The src/Estimators/ directory contains these families:

  • AnomalyDetectors — isolation forest, local outlier factor, one-class models.
  • Classifiers — GBDT, random forest, logistic regression, SVM, KNN, naive Bayes, ensembles.
  • Regression — GBDT regressor, linear models, KNN regressor, tree regressors.
  • Clusterers — KMeans, DBSCAN, Gaussian mixtures.
  • Decomposition and Mainfold — PCA, t-SNE.
  • Meta — grid search and random search wrappers.
  • Trees — k-d trees and decision tree utilities.

Transformer categories

The src/Transformers/ directory contains preprocessing operators such as:

  • feature scaling: StandardScaler, MinMaxScaler, RobustScaler, L1Normalizer, L2Normalizer
  • encoding: OneHotLabelEncoder, OrdinalEncoder, CategoricalEncoder, TargetEncoder
  • imputation: Imputer, KNNImputer
  • text: TextNormalizer, TfIdfTransformer, WordCountVectorizer, TokenHashingVectorizer
  • image: ImageVectorizer, ImageResizer, ImageRotator
  • data balancing: SMOTE, TomekLinks, NeighborhoodClearing

Tokenizer categories

  • Pml\Tokenizers\Tokenizer — base interface.
  • Whitespace, Word, WordStemmer, Sentence, NGram, CharGram, KSkipNGram.

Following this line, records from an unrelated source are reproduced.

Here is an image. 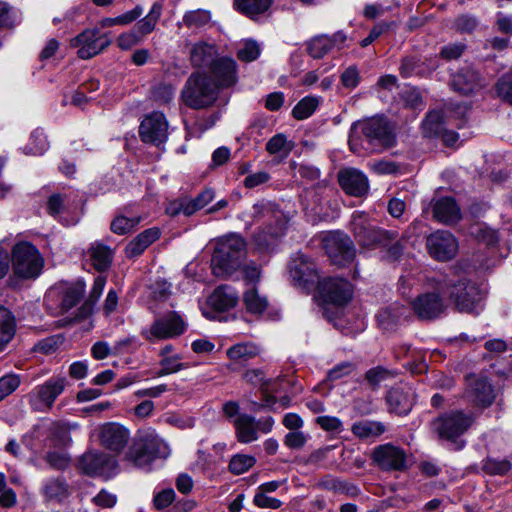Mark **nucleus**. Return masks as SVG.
<instances>
[{
  "label": "nucleus",
  "mask_w": 512,
  "mask_h": 512,
  "mask_svg": "<svg viewBox=\"0 0 512 512\" xmlns=\"http://www.w3.org/2000/svg\"><path fill=\"white\" fill-rule=\"evenodd\" d=\"M139 135L143 142L160 146L168 138V122L161 112L147 115L139 127Z\"/></svg>",
  "instance_id": "nucleus-22"
},
{
  "label": "nucleus",
  "mask_w": 512,
  "mask_h": 512,
  "mask_svg": "<svg viewBox=\"0 0 512 512\" xmlns=\"http://www.w3.org/2000/svg\"><path fill=\"white\" fill-rule=\"evenodd\" d=\"M190 58L194 66L210 68L218 58L217 49L212 44L198 42L193 45Z\"/></svg>",
  "instance_id": "nucleus-33"
},
{
  "label": "nucleus",
  "mask_w": 512,
  "mask_h": 512,
  "mask_svg": "<svg viewBox=\"0 0 512 512\" xmlns=\"http://www.w3.org/2000/svg\"><path fill=\"white\" fill-rule=\"evenodd\" d=\"M16 331V320L13 313L0 305V351L12 340Z\"/></svg>",
  "instance_id": "nucleus-36"
},
{
  "label": "nucleus",
  "mask_w": 512,
  "mask_h": 512,
  "mask_svg": "<svg viewBox=\"0 0 512 512\" xmlns=\"http://www.w3.org/2000/svg\"><path fill=\"white\" fill-rule=\"evenodd\" d=\"M99 445L112 453L120 454L127 446L130 439V431L120 423L107 422L97 426L92 435Z\"/></svg>",
  "instance_id": "nucleus-12"
},
{
  "label": "nucleus",
  "mask_w": 512,
  "mask_h": 512,
  "mask_svg": "<svg viewBox=\"0 0 512 512\" xmlns=\"http://www.w3.org/2000/svg\"><path fill=\"white\" fill-rule=\"evenodd\" d=\"M218 88L205 73H193L187 79L181 98L192 109H205L212 106L218 98Z\"/></svg>",
  "instance_id": "nucleus-6"
},
{
  "label": "nucleus",
  "mask_w": 512,
  "mask_h": 512,
  "mask_svg": "<svg viewBox=\"0 0 512 512\" xmlns=\"http://www.w3.org/2000/svg\"><path fill=\"white\" fill-rule=\"evenodd\" d=\"M162 13V5L158 2H155L149 13L140 21L137 22V24L134 26L135 32H137L138 35L141 36V39L143 40L146 35L150 34L154 29L155 26L161 16Z\"/></svg>",
  "instance_id": "nucleus-39"
},
{
  "label": "nucleus",
  "mask_w": 512,
  "mask_h": 512,
  "mask_svg": "<svg viewBox=\"0 0 512 512\" xmlns=\"http://www.w3.org/2000/svg\"><path fill=\"white\" fill-rule=\"evenodd\" d=\"M14 274L21 279L37 278L44 266V259L30 242H18L13 246L10 262Z\"/></svg>",
  "instance_id": "nucleus-8"
},
{
  "label": "nucleus",
  "mask_w": 512,
  "mask_h": 512,
  "mask_svg": "<svg viewBox=\"0 0 512 512\" xmlns=\"http://www.w3.org/2000/svg\"><path fill=\"white\" fill-rule=\"evenodd\" d=\"M160 235L161 232L157 227L144 230L126 245V257L133 259L140 256L152 243L159 239Z\"/></svg>",
  "instance_id": "nucleus-29"
},
{
  "label": "nucleus",
  "mask_w": 512,
  "mask_h": 512,
  "mask_svg": "<svg viewBox=\"0 0 512 512\" xmlns=\"http://www.w3.org/2000/svg\"><path fill=\"white\" fill-rule=\"evenodd\" d=\"M467 396L475 405L481 407L490 406L495 399L494 389L485 378H470Z\"/></svg>",
  "instance_id": "nucleus-27"
},
{
  "label": "nucleus",
  "mask_w": 512,
  "mask_h": 512,
  "mask_svg": "<svg viewBox=\"0 0 512 512\" xmlns=\"http://www.w3.org/2000/svg\"><path fill=\"white\" fill-rule=\"evenodd\" d=\"M140 221L141 217L128 218L124 215H118L111 222L110 229L115 234L124 235L131 232Z\"/></svg>",
  "instance_id": "nucleus-51"
},
{
  "label": "nucleus",
  "mask_w": 512,
  "mask_h": 512,
  "mask_svg": "<svg viewBox=\"0 0 512 512\" xmlns=\"http://www.w3.org/2000/svg\"><path fill=\"white\" fill-rule=\"evenodd\" d=\"M48 147V142L43 131L37 129L31 133L30 142L26 146V153L31 155H41Z\"/></svg>",
  "instance_id": "nucleus-56"
},
{
  "label": "nucleus",
  "mask_w": 512,
  "mask_h": 512,
  "mask_svg": "<svg viewBox=\"0 0 512 512\" xmlns=\"http://www.w3.org/2000/svg\"><path fill=\"white\" fill-rule=\"evenodd\" d=\"M106 284V277L98 276L95 278L92 289L87 300L78 309L77 317L80 319L86 318L92 314L94 305L103 293Z\"/></svg>",
  "instance_id": "nucleus-38"
},
{
  "label": "nucleus",
  "mask_w": 512,
  "mask_h": 512,
  "mask_svg": "<svg viewBox=\"0 0 512 512\" xmlns=\"http://www.w3.org/2000/svg\"><path fill=\"white\" fill-rule=\"evenodd\" d=\"M214 199V191L206 188L201 191L194 199L187 200L184 206V215L190 216L196 211L204 208Z\"/></svg>",
  "instance_id": "nucleus-45"
},
{
  "label": "nucleus",
  "mask_w": 512,
  "mask_h": 512,
  "mask_svg": "<svg viewBox=\"0 0 512 512\" xmlns=\"http://www.w3.org/2000/svg\"><path fill=\"white\" fill-rule=\"evenodd\" d=\"M85 288V282L82 280L74 283H59L46 293V305L56 315L66 313L82 299Z\"/></svg>",
  "instance_id": "nucleus-9"
},
{
  "label": "nucleus",
  "mask_w": 512,
  "mask_h": 512,
  "mask_svg": "<svg viewBox=\"0 0 512 512\" xmlns=\"http://www.w3.org/2000/svg\"><path fill=\"white\" fill-rule=\"evenodd\" d=\"M496 90L502 100L512 103V69L498 80Z\"/></svg>",
  "instance_id": "nucleus-58"
},
{
  "label": "nucleus",
  "mask_w": 512,
  "mask_h": 512,
  "mask_svg": "<svg viewBox=\"0 0 512 512\" xmlns=\"http://www.w3.org/2000/svg\"><path fill=\"white\" fill-rule=\"evenodd\" d=\"M483 470L491 475H505L512 468V464L507 459L487 458L483 462Z\"/></svg>",
  "instance_id": "nucleus-54"
},
{
  "label": "nucleus",
  "mask_w": 512,
  "mask_h": 512,
  "mask_svg": "<svg viewBox=\"0 0 512 512\" xmlns=\"http://www.w3.org/2000/svg\"><path fill=\"white\" fill-rule=\"evenodd\" d=\"M259 350L252 343H239L227 350V355L234 361H246L258 355Z\"/></svg>",
  "instance_id": "nucleus-44"
},
{
  "label": "nucleus",
  "mask_w": 512,
  "mask_h": 512,
  "mask_svg": "<svg viewBox=\"0 0 512 512\" xmlns=\"http://www.w3.org/2000/svg\"><path fill=\"white\" fill-rule=\"evenodd\" d=\"M434 290L418 295L410 302L414 314L420 320H434L439 318L447 309V302L444 299L446 291L451 283L447 282L445 276L434 279Z\"/></svg>",
  "instance_id": "nucleus-5"
},
{
  "label": "nucleus",
  "mask_w": 512,
  "mask_h": 512,
  "mask_svg": "<svg viewBox=\"0 0 512 512\" xmlns=\"http://www.w3.org/2000/svg\"><path fill=\"white\" fill-rule=\"evenodd\" d=\"M246 254V242L238 234L222 237L214 250L211 267L217 277H226L234 273L241 265Z\"/></svg>",
  "instance_id": "nucleus-3"
},
{
  "label": "nucleus",
  "mask_w": 512,
  "mask_h": 512,
  "mask_svg": "<svg viewBox=\"0 0 512 512\" xmlns=\"http://www.w3.org/2000/svg\"><path fill=\"white\" fill-rule=\"evenodd\" d=\"M171 451L168 444L155 432L148 429L138 436L127 453V459L139 468H149L156 459H166Z\"/></svg>",
  "instance_id": "nucleus-4"
},
{
  "label": "nucleus",
  "mask_w": 512,
  "mask_h": 512,
  "mask_svg": "<svg viewBox=\"0 0 512 512\" xmlns=\"http://www.w3.org/2000/svg\"><path fill=\"white\" fill-rule=\"evenodd\" d=\"M106 34L98 29H86L71 40V45L78 48L77 54L81 59H90L110 45Z\"/></svg>",
  "instance_id": "nucleus-21"
},
{
  "label": "nucleus",
  "mask_w": 512,
  "mask_h": 512,
  "mask_svg": "<svg viewBox=\"0 0 512 512\" xmlns=\"http://www.w3.org/2000/svg\"><path fill=\"white\" fill-rule=\"evenodd\" d=\"M478 25V21L476 17L469 14L459 15L454 21V27L460 31L465 33L472 32Z\"/></svg>",
  "instance_id": "nucleus-64"
},
{
  "label": "nucleus",
  "mask_w": 512,
  "mask_h": 512,
  "mask_svg": "<svg viewBox=\"0 0 512 512\" xmlns=\"http://www.w3.org/2000/svg\"><path fill=\"white\" fill-rule=\"evenodd\" d=\"M271 4L272 0H234L236 9L251 18L266 12Z\"/></svg>",
  "instance_id": "nucleus-41"
},
{
  "label": "nucleus",
  "mask_w": 512,
  "mask_h": 512,
  "mask_svg": "<svg viewBox=\"0 0 512 512\" xmlns=\"http://www.w3.org/2000/svg\"><path fill=\"white\" fill-rule=\"evenodd\" d=\"M175 93V88L171 84L159 83L151 90L152 99L160 104H168L172 101Z\"/></svg>",
  "instance_id": "nucleus-55"
},
{
  "label": "nucleus",
  "mask_w": 512,
  "mask_h": 512,
  "mask_svg": "<svg viewBox=\"0 0 512 512\" xmlns=\"http://www.w3.org/2000/svg\"><path fill=\"white\" fill-rule=\"evenodd\" d=\"M355 369L356 366L354 363L349 361L342 362L334 366L331 370H329L327 378L330 381H336L345 376L350 375Z\"/></svg>",
  "instance_id": "nucleus-62"
},
{
  "label": "nucleus",
  "mask_w": 512,
  "mask_h": 512,
  "mask_svg": "<svg viewBox=\"0 0 512 512\" xmlns=\"http://www.w3.org/2000/svg\"><path fill=\"white\" fill-rule=\"evenodd\" d=\"M238 442L248 444L258 440V432L268 434L274 426L270 416L255 419L252 415L242 413L232 421Z\"/></svg>",
  "instance_id": "nucleus-14"
},
{
  "label": "nucleus",
  "mask_w": 512,
  "mask_h": 512,
  "mask_svg": "<svg viewBox=\"0 0 512 512\" xmlns=\"http://www.w3.org/2000/svg\"><path fill=\"white\" fill-rule=\"evenodd\" d=\"M323 246L332 263L338 266H345L352 262L356 250L352 240L344 233L332 232L323 239Z\"/></svg>",
  "instance_id": "nucleus-16"
},
{
  "label": "nucleus",
  "mask_w": 512,
  "mask_h": 512,
  "mask_svg": "<svg viewBox=\"0 0 512 512\" xmlns=\"http://www.w3.org/2000/svg\"><path fill=\"white\" fill-rule=\"evenodd\" d=\"M433 215L439 222L450 224L460 219V209L454 199L444 197L436 201L433 207Z\"/></svg>",
  "instance_id": "nucleus-32"
},
{
  "label": "nucleus",
  "mask_w": 512,
  "mask_h": 512,
  "mask_svg": "<svg viewBox=\"0 0 512 512\" xmlns=\"http://www.w3.org/2000/svg\"><path fill=\"white\" fill-rule=\"evenodd\" d=\"M360 80V72L355 65L347 67L340 76L342 86L350 90L356 88L359 85Z\"/></svg>",
  "instance_id": "nucleus-59"
},
{
  "label": "nucleus",
  "mask_w": 512,
  "mask_h": 512,
  "mask_svg": "<svg viewBox=\"0 0 512 512\" xmlns=\"http://www.w3.org/2000/svg\"><path fill=\"white\" fill-rule=\"evenodd\" d=\"M395 141L394 127L383 116L355 122L350 129L349 146L354 153H360L362 149L374 151L378 147L389 148Z\"/></svg>",
  "instance_id": "nucleus-1"
},
{
  "label": "nucleus",
  "mask_w": 512,
  "mask_h": 512,
  "mask_svg": "<svg viewBox=\"0 0 512 512\" xmlns=\"http://www.w3.org/2000/svg\"><path fill=\"white\" fill-rule=\"evenodd\" d=\"M43 459L51 469L58 471L68 468L71 462V457L63 450H49L44 454Z\"/></svg>",
  "instance_id": "nucleus-48"
},
{
  "label": "nucleus",
  "mask_w": 512,
  "mask_h": 512,
  "mask_svg": "<svg viewBox=\"0 0 512 512\" xmlns=\"http://www.w3.org/2000/svg\"><path fill=\"white\" fill-rule=\"evenodd\" d=\"M261 53L259 43L252 39L242 41L237 49V58L243 62H252L256 60Z\"/></svg>",
  "instance_id": "nucleus-49"
},
{
  "label": "nucleus",
  "mask_w": 512,
  "mask_h": 512,
  "mask_svg": "<svg viewBox=\"0 0 512 512\" xmlns=\"http://www.w3.org/2000/svg\"><path fill=\"white\" fill-rule=\"evenodd\" d=\"M210 73L218 89L231 87L237 82V63L229 57H218L210 67Z\"/></svg>",
  "instance_id": "nucleus-24"
},
{
  "label": "nucleus",
  "mask_w": 512,
  "mask_h": 512,
  "mask_svg": "<svg viewBox=\"0 0 512 512\" xmlns=\"http://www.w3.org/2000/svg\"><path fill=\"white\" fill-rule=\"evenodd\" d=\"M294 148V143L287 140L283 133H278L268 140L266 150L269 154L283 153L287 156Z\"/></svg>",
  "instance_id": "nucleus-47"
},
{
  "label": "nucleus",
  "mask_w": 512,
  "mask_h": 512,
  "mask_svg": "<svg viewBox=\"0 0 512 512\" xmlns=\"http://www.w3.org/2000/svg\"><path fill=\"white\" fill-rule=\"evenodd\" d=\"M441 120L442 116L440 112H430L423 122L424 133L428 136L440 135L443 130Z\"/></svg>",
  "instance_id": "nucleus-57"
},
{
  "label": "nucleus",
  "mask_w": 512,
  "mask_h": 512,
  "mask_svg": "<svg viewBox=\"0 0 512 512\" xmlns=\"http://www.w3.org/2000/svg\"><path fill=\"white\" fill-rule=\"evenodd\" d=\"M429 255L441 262L453 259L458 252V241L449 231L437 230L426 237Z\"/></svg>",
  "instance_id": "nucleus-18"
},
{
  "label": "nucleus",
  "mask_w": 512,
  "mask_h": 512,
  "mask_svg": "<svg viewBox=\"0 0 512 512\" xmlns=\"http://www.w3.org/2000/svg\"><path fill=\"white\" fill-rule=\"evenodd\" d=\"M48 213L56 218H59L67 225H74L79 221V217H73L70 221L64 218V214L70 211L69 202L66 197L61 194H53L49 197L47 202Z\"/></svg>",
  "instance_id": "nucleus-37"
},
{
  "label": "nucleus",
  "mask_w": 512,
  "mask_h": 512,
  "mask_svg": "<svg viewBox=\"0 0 512 512\" xmlns=\"http://www.w3.org/2000/svg\"><path fill=\"white\" fill-rule=\"evenodd\" d=\"M338 181L341 188L349 195L360 197L367 193L369 183L367 177L359 170L345 168L339 171Z\"/></svg>",
  "instance_id": "nucleus-25"
},
{
  "label": "nucleus",
  "mask_w": 512,
  "mask_h": 512,
  "mask_svg": "<svg viewBox=\"0 0 512 512\" xmlns=\"http://www.w3.org/2000/svg\"><path fill=\"white\" fill-rule=\"evenodd\" d=\"M117 466L114 455L99 450L86 451L78 461L79 470L90 477L110 478L116 474Z\"/></svg>",
  "instance_id": "nucleus-11"
},
{
  "label": "nucleus",
  "mask_w": 512,
  "mask_h": 512,
  "mask_svg": "<svg viewBox=\"0 0 512 512\" xmlns=\"http://www.w3.org/2000/svg\"><path fill=\"white\" fill-rule=\"evenodd\" d=\"M42 493L50 500L61 501L69 494L68 485L64 478H50L45 481Z\"/></svg>",
  "instance_id": "nucleus-40"
},
{
  "label": "nucleus",
  "mask_w": 512,
  "mask_h": 512,
  "mask_svg": "<svg viewBox=\"0 0 512 512\" xmlns=\"http://www.w3.org/2000/svg\"><path fill=\"white\" fill-rule=\"evenodd\" d=\"M160 366L161 368L157 372V376L159 377L173 374L189 367L187 363L181 362V356L178 354L161 358Z\"/></svg>",
  "instance_id": "nucleus-52"
},
{
  "label": "nucleus",
  "mask_w": 512,
  "mask_h": 512,
  "mask_svg": "<svg viewBox=\"0 0 512 512\" xmlns=\"http://www.w3.org/2000/svg\"><path fill=\"white\" fill-rule=\"evenodd\" d=\"M367 167L376 175H392L400 171V166L396 162L386 159L371 160L367 163Z\"/></svg>",
  "instance_id": "nucleus-53"
},
{
  "label": "nucleus",
  "mask_w": 512,
  "mask_h": 512,
  "mask_svg": "<svg viewBox=\"0 0 512 512\" xmlns=\"http://www.w3.org/2000/svg\"><path fill=\"white\" fill-rule=\"evenodd\" d=\"M317 288L324 302L336 306L346 305L353 296V286L343 278H325L318 282Z\"/></svg>",
  "instance_id": "nucleus-19"
},
{
  "label": "nucleus",
  "mask_w": 512,
  "mask_h": 512,
  "mask_svg": "<svg viewBox=\"0 0 512 512\" xmlns=\"http://www.w3.org/2000/svg\"><path fill=\"white\" fill-rule=\"evenodd\" d=\"M474 418L463 411H449L438 416L431 422L432 430L439 438L447 441H455L464 434L472 425Z\"/></svg>",
  "instance_id": "nucleus-10"
},
{
  "label": "nucleus",
  "mask_w": 512,
  "mask_h": 512,
  "mask_svg": "<svg viewBox=\"0 0 512 512\" xmlns=\"http://www.w3.org/2000/svg\"><path fill=\"white\" fill-rule=\"evenodd\" d=\"M243 301L247 311L252 314H261L268 307L267 298L260 295L254 286L245 291Z\"/></svg>",
  "instance_id": "nucleus-42"
},
{
  "label": "nucleus",
  "mask_w": 512,
  "mask_h": 512,
  "mask_svg": "<svg viewBox=\"0 0 512 512\" xmlns=\"http://www.w3.org/2000/svg\"><path fill=\"white\" fill-rule=\"evenodd\" d=\"M66 384L65 377H51L42 385L37 386L33 394L42 404L51 409L56 398L64 391Z\"/></svg>",
  "instance_id": "nucleus-28"
},
{
  "label": "nucleus",
  "mask_w": 512,
  "mask_h": 512,
  "mask_svg": "<svg viewBox=\"0 0 512 512\" xmlns=\"http://www.w3.org/2000/svg\"><path fill=\"white\" fill-rule=\"evenodd\" d=\"M185 330L186 324L182 317L176 312H169L156 318L144 335L149 341L154 339L161 340L180 336Z\"/></svg>",
  "instance_id": "nucleus-20"
},
{
  "label": "nucleus",
  "mask_w": 512,
  "mask_h": 512,
  "mask_svg": "<svg viewBox=\"0 0 512 512\" xmlns=\"http://www.w3.org/2000/svg\"><path fill=\"white\" fill-rule=\"evenodd\" d=\"M211 20L212 14L210 10L198 8L186 11L182 17L180 25H183L190 30L197 31L210 26Z\"/></svg>",
  "instance_id": "nucleus-35"
},
{
  "label": "nucleus",
  "mask_w": 512,
  "mask_h": 512,
  "mask_svg": "<svg viewBox=\"0 0 512 512\" xmlns=\"http://www.w3.org/2000/svg\"><path fill=\"white\" fill-rule=\"evenodd\" d=\"M391 376H393L391 371L385 369L384 367L377 366L369 369L366 372L365 379L371 386L375 387Z\"/></svg>",
  "instance_id": "nucleus-60"
},
{
  "label": "nucleus",
  "mask_w": 512,
  "mask_h": 512,
  "mask_svg": "<svg viewBox=\"0 0 512 512\" xmlns=\"http://www.w3.org/2000/svg\"><path fill=\"white\" fill-rule=\"evenodd\" d=\"M238 298L234 288L223 285L214 290L208 299V303L217 311H227L236 306Z\"/></svg>",
  "instance_id": "nucleus-31"
},
{
  "label": "nucleus",
  "mask_w": 512,
  "mask_h": 512,
  "mask_svg": "<svg viewBox=\"0 0 512 512\" xmlns=\"http://www.w3.org/2000/svg\"><path fill=\"white\" fill-rule=\"evenodd\" d=\"M87 255L91 265L99 272L106 271L112 263L114 252L113 250L99 242H93L87 250Z\"/></svg>",
  "instance_id": "nucleus-30"
},
{
  "label": "nucleus",
  "mask_w": 512,
  "mask_h": 512,
  "mask_svg": "<svg viewBox=\"0 0 512 512\" xmlns=\"http://www.w3.org/2000/svg\"><path fill=\"white\" fill-rule=\"evenodd\" d=\"M486 80L472 67H464L452 76V88L464 95L486 86Z\"/></svg>",
  "instance_id": "nucleus-23"
},
{
  "label": "nucleus",
  "mask_w": 512,
  "mask_h": 512,
  "mask_svg": "<svg viewBox=\"0 0 512 512\" xmlns=\"http://www.w3.org/2000/svg\"><path fill=\"white\" fill-rule=\"evenodd\" d=\"M256 459L254 456L247 454L234 455L228 465L229 471L235 475H240L247 472L254 466Z\"/></svg>",
  "instance_id": "nucleus-50"
},
{
  "label": "nucleus",
  "mask_w": 512,
  "mask_h": 512,
  "mask_svg": "<svg viewBox=\"0 0 512 512\" xmlns=\"http://www.w3.org/2000/svg\"><path fill=\"white\" fill-rule=\"evenodd\" d=\"M351 230L358 245L367 249L386 247L397 238V232L373 225L367 215L359 211L352 214Z\"/></svg>",
  "instance_id": "nucleus-7"
},
{
  "label": "nucleus",
  "mask_w": 512,
  "mask_h": 512,
  "mask_svg": "<svg viewBox=\"0 0 512 512\" xmlns=\"http://www.w3.org/2000/svg\"><path fill=\"white\" fill-rule=\"evenodd\" d=\"M374 465L385 472L408 469V456L404 449L391 443L375 447L371 454Z\"/></svg>",
  "instance_id": "nucleus-15"
},
{
  "label": "nucleus",
  "mask_w": 512,
  "mask_h": 512,
  "mask_svg": "<svg viewBox=\"0 0 512 512\" xmlns=\"http://www.w3.org/2000/svg\"><path fill=\"white\" fill-rule=\"evenodd\" d=\"M319 105V99L307 96L301 99L293 108L292 115L297 120H304L310 117Z\"/></svg>",
  "instance_id": "nucleus-46"
},
{
  "label": "nucleus",
  "mask_w": 512,
  "mask_h": 512,
  "mask_svg": "<svg viewBox=\"0 0 512 512\" xmlns=\"http://www.w3.org/2000/svg\"><path fill=\"white\" fill-rule=\"evenodd\" d=\"M386 399L392 412L406 415L414 404L415 391L409 386L394 387L388 392Z\"/></svg>",
  "instance_id": "nucleus-26"
},
{
  "label": "nucleus",
  "mask_w": 512,
  "mask_h": 512,
  "mask_svg": "<svg viewBox=\"0 0 512 512\" xmlns=\"http://www.w3.org/2000/svg\"><path fill=\"white\" fill-rule=\"evenodd\" d=\"M400 74L404 78L412 77L421 73L420 61L414 56L405 57L400 65Z\"/></svg>",
  "instance_id": "nucleus-61"
},
{
  "label": "nucleus",
  "mask_w": 512,
  "mask_h": 512,
  "mask_svg": "<svg viewBox=\"0 0 512 512\" xmlns=\"http://www.w3.org/2000/svg\"><path fill=\"white\" fill-rule=\"evenodd\" d=\"M351 431L361 440L374 439L386 431V426L382 422L365 419L353 423Z\"/></svg>",
  "instance_id": "nucleus-34"
},
{
  "label": "nucleus",
  "mask_w": 512,
  "mask_h": 512,
  "mask_svg": "<svg viewBox=\"0 0 512 512\" xmlns=\"http://www.w3.org/2000/svg\"><path fill=\"white\" fill-rule=\"evenodd\" d=\"M331 41L330 36H316L308 42L307 51L313 58L320 59L333 49Z\"/></svg>",
  "instance_id": "nucleus-43"
},
{
  "label": "nucleus",
  "mask_w": 512,
  "mask_h": 512,
  "mask_svg": "<svg viewBox=\"0 0 512 512\" xmlns=\"http://www.w3.org/2000/svg\"><path fill=\"white\" fill-rule=\"evenodd\" d=\"M254 218L269 217L274 221L253 236V243L259 251L272 249L284 235L288 224L287 216L271 202H259L252 207Z\"/></svg>",
  "instance_id": "nucleus-2"
},
{
  "label": "nucleus",
  "mask_w": 512,
  "mask_h": 512,
  "mask_svg": "<svg viewBox=\"0 0 512 512\" xmlns=\"http://www.w3.org/2000/svg\"><path fill=\"white\" fill-rule=\"evenodd\" d=\"M290 276L294 286L309 292L319 282L316 264L308 256L297 253L290 262Z\"/></svg>",
  "instance_id": "nucleus-17"
},
{
  "label": "nucleus",
  "mask_w": 512,
  "mask_h": 512,
  "mask_svg": "<svg viewBox=\"0 0 512 512\" xmlns=\"http://www.w3.org/2000/svg\"><path fill=\"white\" fill-rule=\"evenodd\" d=\"M447 282H450L451 286L446 291V295L455 304L456 308L460 312H477L483 298L480 290L475 285L464 280L455 282L447 278Z\"/></svg>",
  "instance_id": "nucleus-13"
},
{
  "label": "nucleus",
  "mask_w": 512,
  "mask_h": 512,
  "mask_svg": "<svg viewBox=\"0 0 512 512\" xmlns=\"http://www.w3.org/2000/svg\"><path fill=\"white\" fill-rule=\"evenodd\" d=\"M175 497L176 494L172 488L164 489L154 496L153 505L156 510H163L174 502Z\"/></svg>",
  "instance_id": "nucleus-63"
}]
</instances>
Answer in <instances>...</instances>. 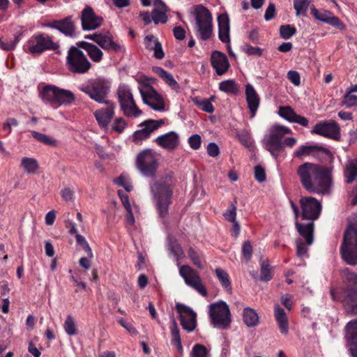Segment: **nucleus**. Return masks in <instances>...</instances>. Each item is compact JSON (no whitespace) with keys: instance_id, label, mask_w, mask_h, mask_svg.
Returning a JSON list of instances; mask_svg holds the SVG:
<instances>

How to read this reference

  • datasets.md explains data ingestion and ETL.
  • tensor.md explains the numeric backend and FFI behaviors.
  • models.md explains estimator interfaces and example models.
  • training.md explains the trainer, arguments, and callback hooks.
  • nlp.md explains tokenization and text transformation.
  • vision.md explains image transformer primitives.
  • ffi.md explains the C binding layer and memory safety rules.